◆ What is required
An exact copy of the entries is required, with every image omitted.

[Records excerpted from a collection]
· · ·
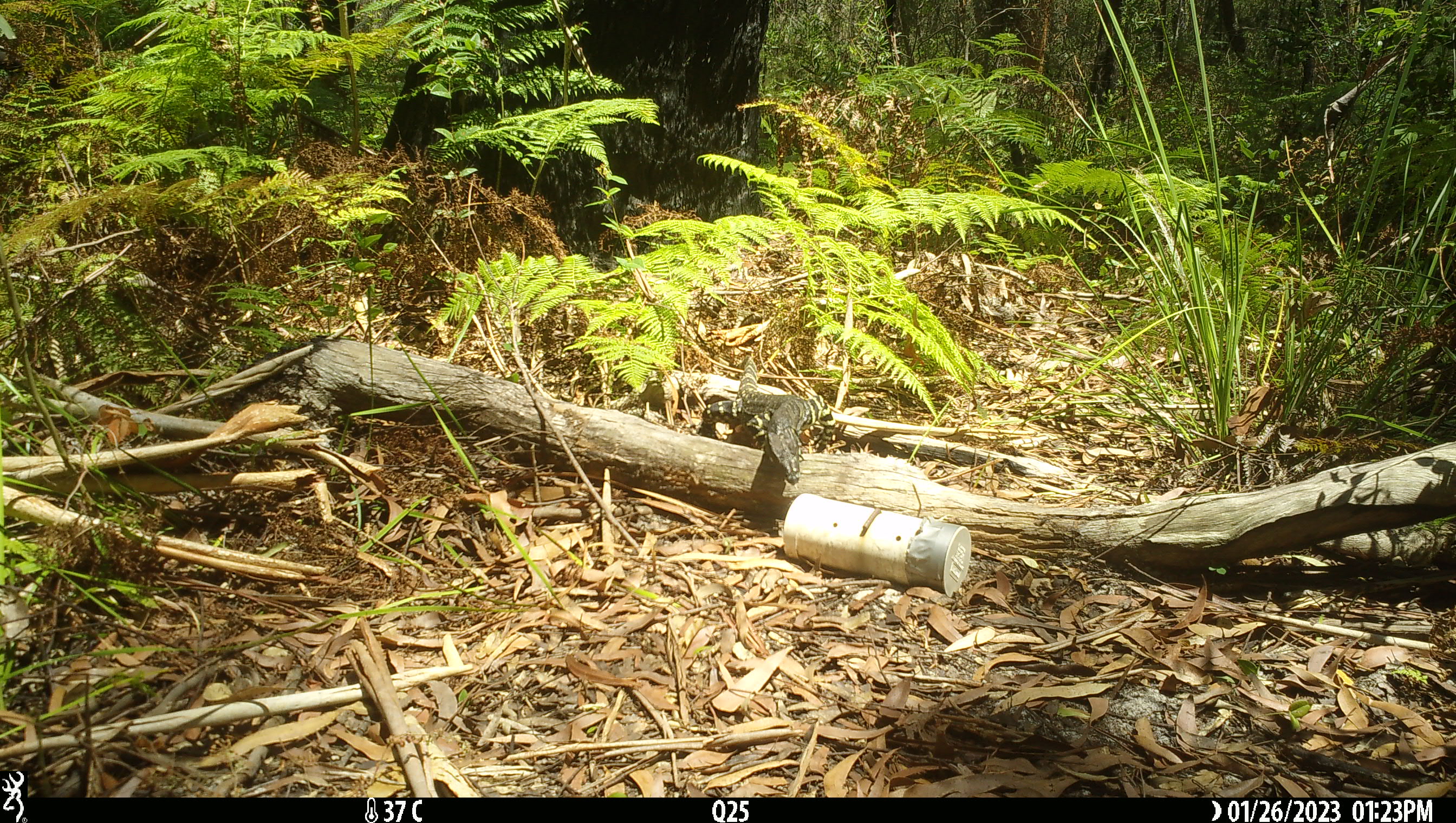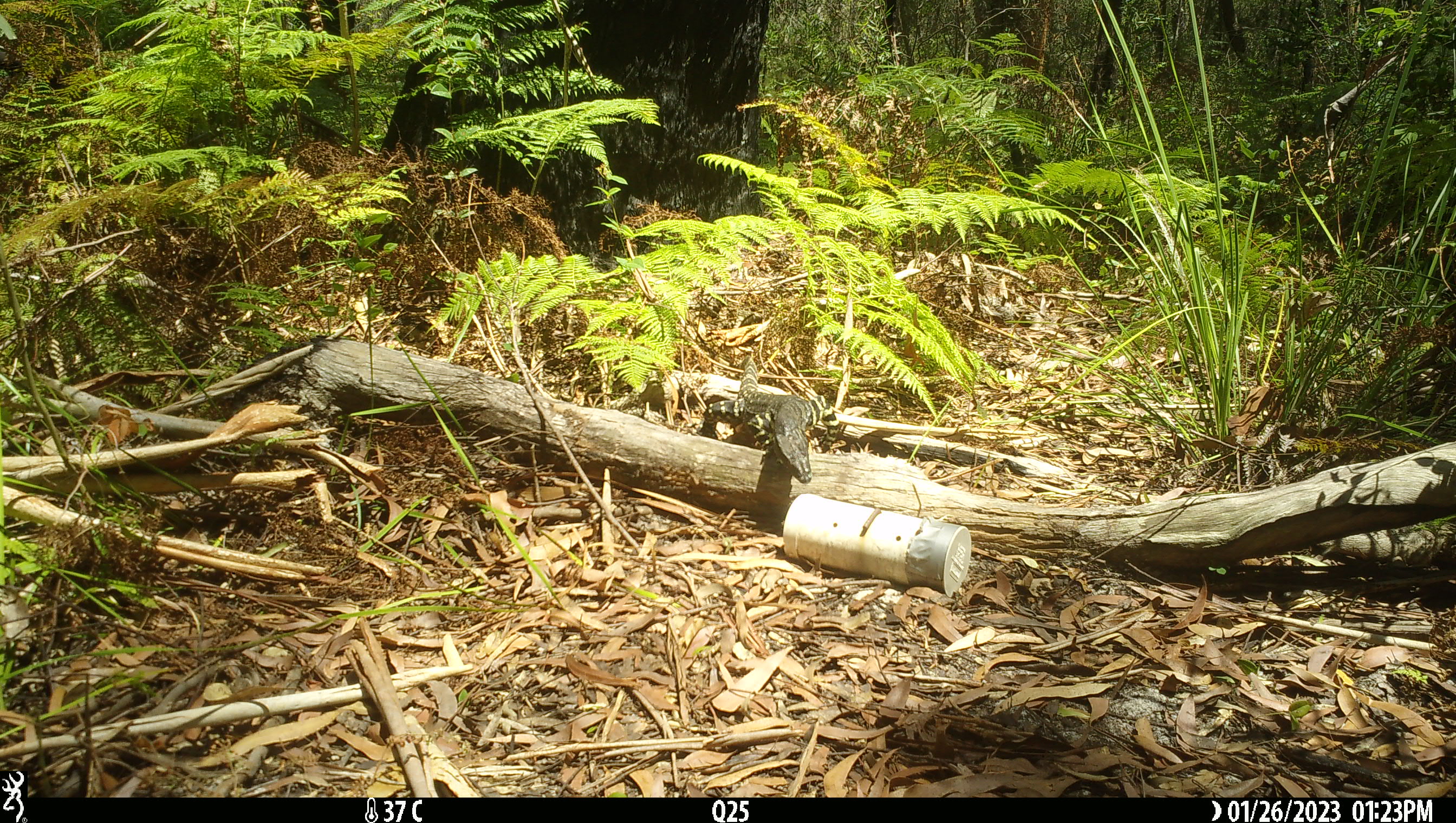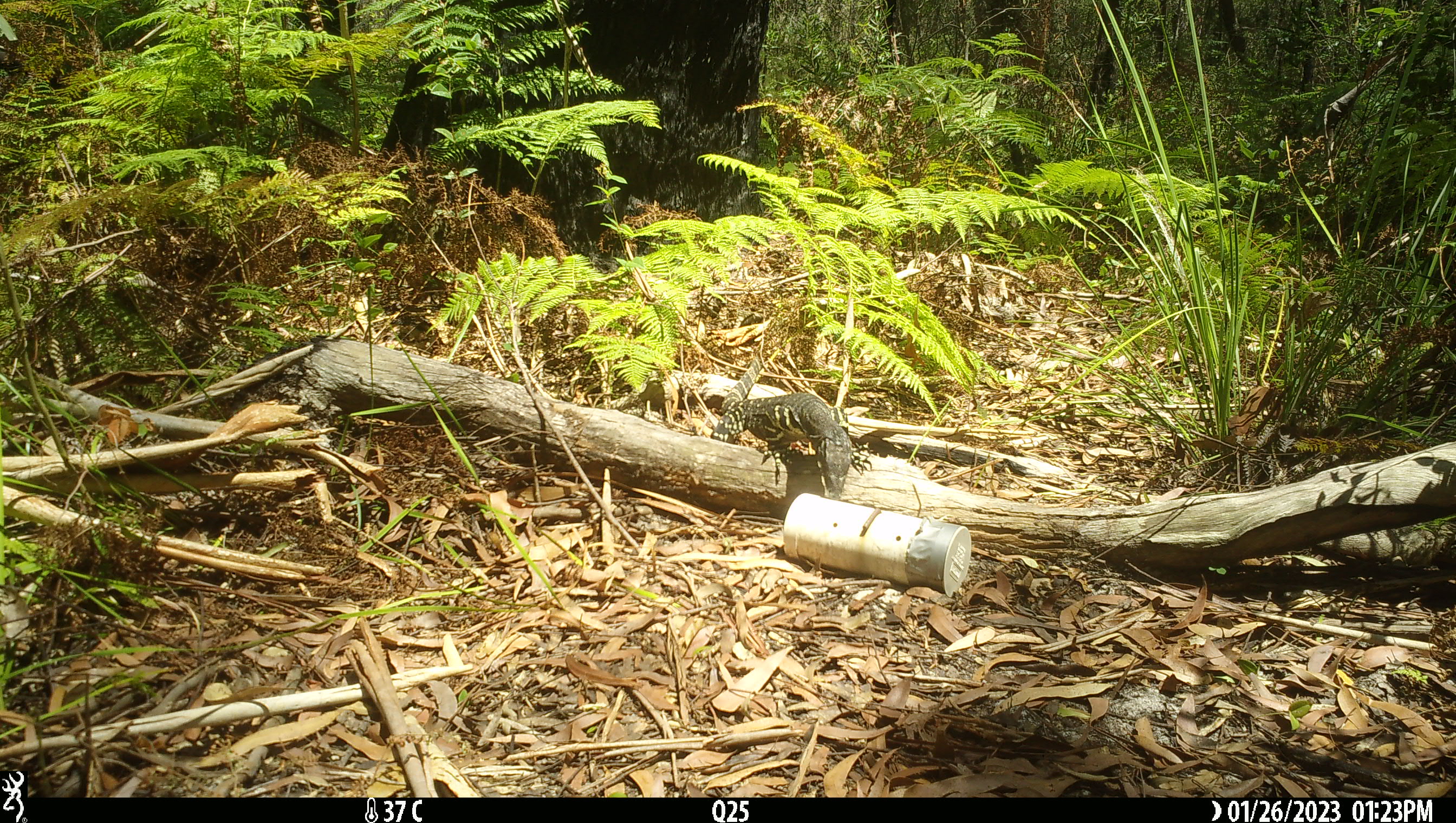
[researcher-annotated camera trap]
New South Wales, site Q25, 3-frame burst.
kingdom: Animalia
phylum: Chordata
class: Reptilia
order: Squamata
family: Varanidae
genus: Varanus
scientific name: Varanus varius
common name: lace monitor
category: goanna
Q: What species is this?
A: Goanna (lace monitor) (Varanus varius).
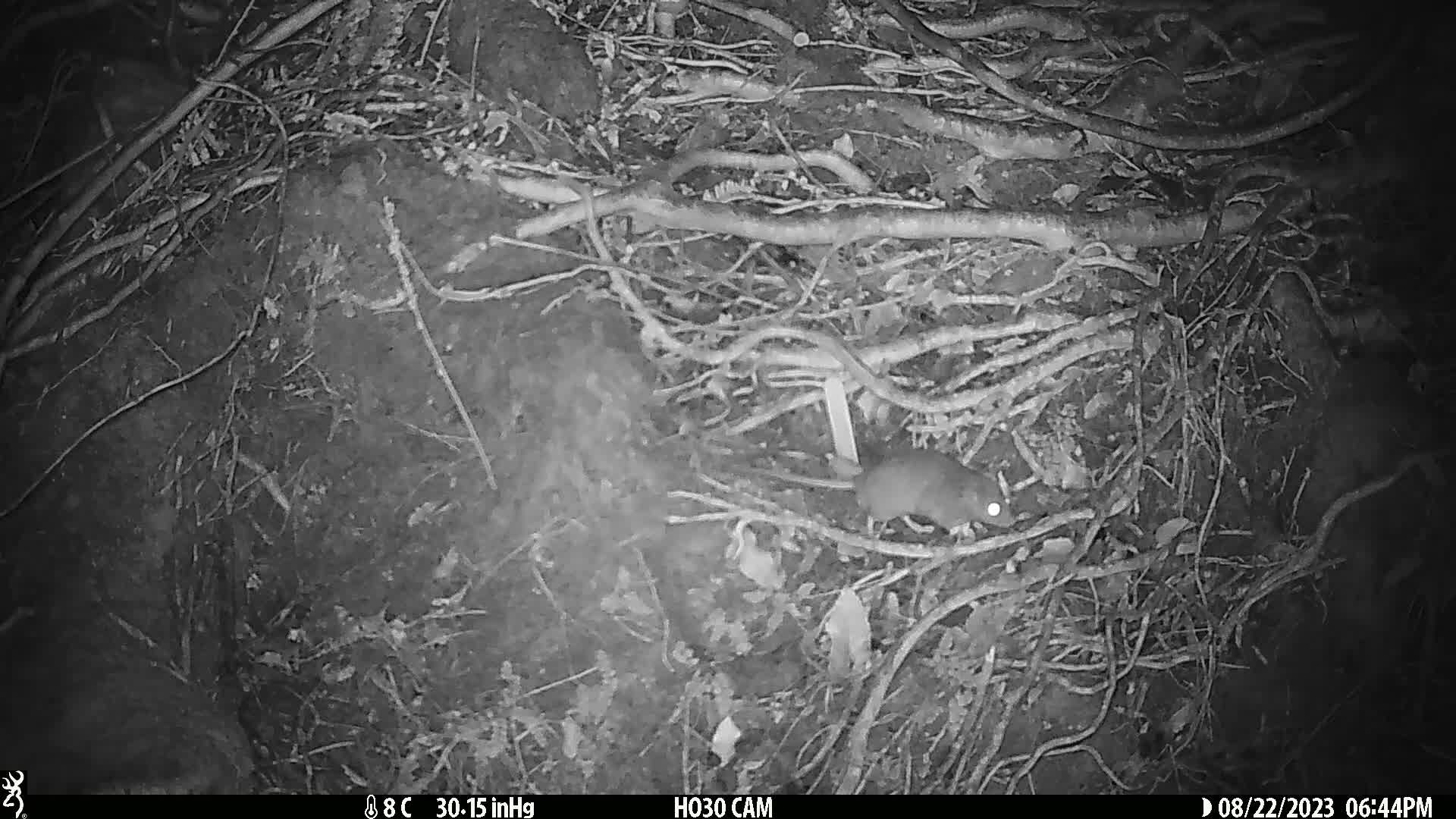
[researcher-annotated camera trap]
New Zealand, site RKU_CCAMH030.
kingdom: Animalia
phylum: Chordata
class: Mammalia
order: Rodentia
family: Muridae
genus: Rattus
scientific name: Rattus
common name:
· · ·
◆ Answer space
[researcher-annotated camera trap]
New South Wales, site Q25, 3-frame burst.
kingdom: Animalia
phylum: Chordata
class: Reptilia
order: Squamata
family: Varanidae
genus: Varanus
scientific name: Varanus varius
common name: lace monitor
category: goanna
Q: What species is this?
A: Goanna (lace monitor) (Varanus varius).
[researcher-annotated camera trap]
New Zealand, site RKU_CCAMH030.
kingdom: Animalia
phylum: Chordata
class: Mammalia
order: Rodentia
family: Muridae
genus: Rattus
scientific name: Rattus
common name:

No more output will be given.